Abstract: Panshi Qiantang (Thousands Reservoirs) rice is planted in the low-lying areas downstream of reservoirs and flood dam in Panshi city, Jilin province, with an area of 17,787 ha. The case area is located in the transition zone from Changbai Mountain to Songhuajing-Nenjiang Plain, a mostly hilly area. Snow-melt water and precipitation are naturally collected into reservoirs and flood dam. The soil in the rice field is mainly black soil rich in organic matter. The soil quality is better than the standard of soil environmental quality risk control value for soil contamination of agricultural land, and the quality of irrigation water is better than that of urban drinking water. At present, there are mainly six rice varieties planted in Panshi city, and the qualities of the rice are equal to or better than standards of Wuchang rice and Panjin rice. The case proposes a new model of black soil protection and sustainable development of permanent basic farmland. The case dataset consists of five data files: location and scope of case study area; physical geographical data; rice variety characteristics data; management data; and historical data. The data is archived in .shp, .docx, .jpg, .tif. and .xlsx formats, and 22.4 MB in size.

Keywords: Panshi city; Qiantang (Thousands Reservoirs) rice; permanent basic farmland; black soil; sustainable development; Geographical Indications for Environment & Sustainability (GIES) ; case 12

DOI: https://doi.org/10.3974/geodp.2022.02.01

CSTR: https://cstr.escience.org.cn/CSTR:20146.14. 2022.02.01

Dataset Availability Statement:

The dataset supporting this paper was published and is accessible through the Digital Journal of Global Change Data Repository at: https://doi.org/10.3974/geodb.2022.05.05.V1 or https://cstr.escience.org.cn/CSTR:20146.11.2022.05.05.V1.

1 Introduction

To meet increasing demand for quality agricultural products, the protection of origin of agricultural products has become more important. Agricultural modernization and intelligent agriculture of “quality geographical products” (geographical indications, geographical product with unique features, and geographical product with special traditional) came into being^[1]. Panshi city is located in the central and southern part of Jilin province, in the transitional zone between the Songnen Plain and the Changbai Mountains, with unique ecological and atmospheric conditions. Panshi city has a vast area of black soil^[2,3]. The paddy fields lie in the downstream of the reservoirs and ponds. The use of reservoirs and ponds for irrigation yields “Jilin Panshi Qiantang (Thousands Reservoirs) rice”, a quality rice product with regional geographical characteristics.

2 Metadata of the Dataset

Table 1 shows the metadata of Panshi Qiantang (Thousands Reservoirs) rice case dataset on permanent farmland of ecosystem protection and sustainable development^[4].

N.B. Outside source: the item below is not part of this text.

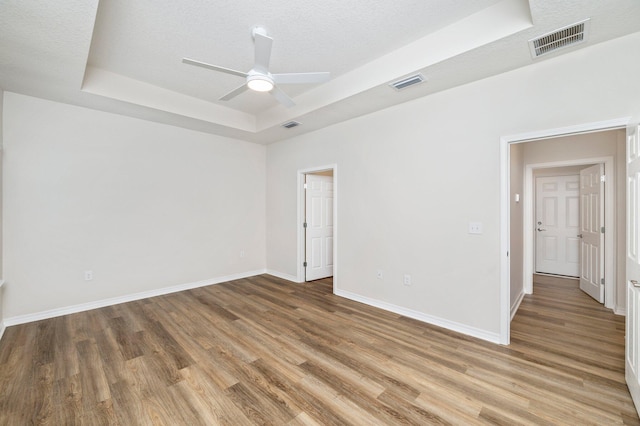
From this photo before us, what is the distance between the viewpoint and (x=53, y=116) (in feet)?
11.5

Table 1  Metadata summary of the Panshi Qiantang (Thousands Reservoirs) rice case dataset on permanent farmland of ecosystem protection and sustainable development^[4]

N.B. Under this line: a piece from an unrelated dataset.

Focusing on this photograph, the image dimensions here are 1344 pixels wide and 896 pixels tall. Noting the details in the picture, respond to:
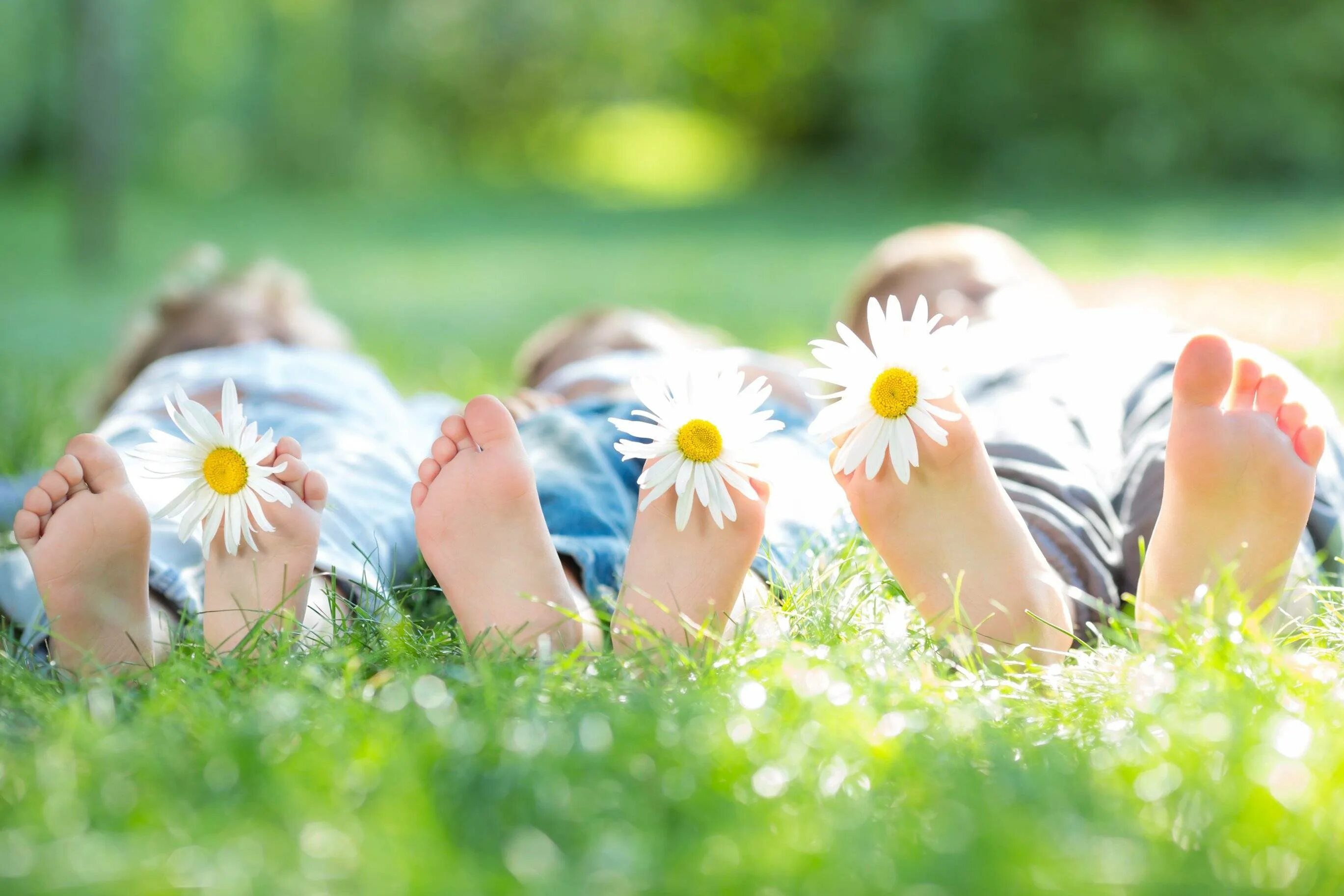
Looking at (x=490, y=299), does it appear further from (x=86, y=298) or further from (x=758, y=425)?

(To be continued on the next page)

(Continued)

3 Dataset Development

3.1 Physical Geographic Data

3.1.1 Case Area

The case area is the paddy fields from 34 sub-watersheds in Panshi city (county-level), Jilin city (prefecture-level) of Jilin province, with an area of 17,787 ha. The Panshi city is located in the central and southern parts of Jilin province, between 42°39′N–43°27′N and 125°39′E–126°41′E. Panshi city covers an area of ​​3,861 km². It has jurisdiction over 14 towns, 3 sub-districts and 2 provincial economic development zones (Figure 1).

3.1.2 Meteorological Characteristics

Panshi city has a temperate continental monsoon climate with four distinct seasons: a dry and windy spring, a hot and rainy summer, a cool and sunny autumn, and a long and cold winter. The temperature difference between day and night is large^[6,7]. Ten observation stations were established over the case area to automatically record the rice growth conditions. The indicators from the stations include water quality, soil, meteorology, vegetation, pests and diseases (Table 2).

The annual average temperature in Panshi city is 4.6 ºC, and the annual accumulated temperature above 10 ºC is between 2,578 and 3,093 ºC. The annual average precipitation is 699.6 mm, mainly in June to August. The annual sunshine hours are 2,491.2 h with

Figure 1  Geographical location and scope of the case area

Table 2  Ten observation stations in the case area

125 frost-free days by average. The annual extreme temperatures are ‒42.6 and 36.1 ºC, respectively.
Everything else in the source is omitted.